But how long could they do it? Not forever. Intimations of mortality started dogging the show around 1986, with Pam's dream season. Dallasites took their soap seriously, and the plot twist played like a declaration of facetiousness. After that, the show became a kind of dinner-theater version of itself -- flaccid, repetitious, drowsier than the Texas economy -- and receded discreetly into the haze of Has-Been. Even the ebullient Hagman had trouble keeping track of J.R.'s misdeeds: "I really can't remember half of the people I've slept with, stabbed in the back or driven to suicide." And why shouldn't the cast members be happy to take the money and trudge? "I'm never gonna get another job that pays this much," says Hagman, who serves as co-executive producer with Dallas mastermind Leonard Katzman. "Hell, I make as much as Jack Nicholson!"

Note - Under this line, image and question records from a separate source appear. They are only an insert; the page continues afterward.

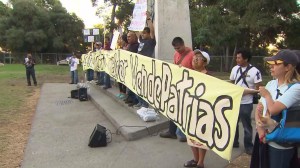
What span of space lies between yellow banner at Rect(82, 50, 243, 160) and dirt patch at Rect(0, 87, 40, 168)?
258 centimetres

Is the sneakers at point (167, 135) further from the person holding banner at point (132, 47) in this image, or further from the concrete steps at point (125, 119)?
the person holding banner at point (132, 47)

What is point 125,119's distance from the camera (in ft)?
28.0

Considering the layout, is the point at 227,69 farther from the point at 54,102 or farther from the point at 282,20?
the point at 54,102

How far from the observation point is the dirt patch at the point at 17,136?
6391 millimetres

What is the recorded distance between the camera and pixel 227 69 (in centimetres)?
2681

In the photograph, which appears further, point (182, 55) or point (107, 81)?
point (107, 81)

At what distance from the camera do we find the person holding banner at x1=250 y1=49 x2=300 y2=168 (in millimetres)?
3275

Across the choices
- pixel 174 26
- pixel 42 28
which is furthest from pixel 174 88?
pixel 42 28

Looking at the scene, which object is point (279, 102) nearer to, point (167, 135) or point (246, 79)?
point (246, 79)

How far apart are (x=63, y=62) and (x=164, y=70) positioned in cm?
4319

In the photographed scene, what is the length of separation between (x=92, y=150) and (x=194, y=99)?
2.75 meters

J.R. has made -- and lost -- as much as Midas and Michael Milken put together. But finally J.R. has mellowed into a mood of valedictory twilight. Like the show he anchored, the aging Texan is again in fine form. He might have been speaking of Dallas when, in a recent episode, he mourned, "The world I know is disappearin' real fast." But it was left to his stalwart brother to put the series in perspective. "J.R.," Bobby said, "you and I have spent our entire lives tryin' to win Daddy's approval by fightin' with one another. Neither one of us givin' up until we were sure we were his favorite. Well, I've given up the fight. You are Daddy's son. The oil business is all yours, big brother. You've earned the right to Daddy's throne."

In the royal family of American melodrama, Dallas is Daddy on the throne.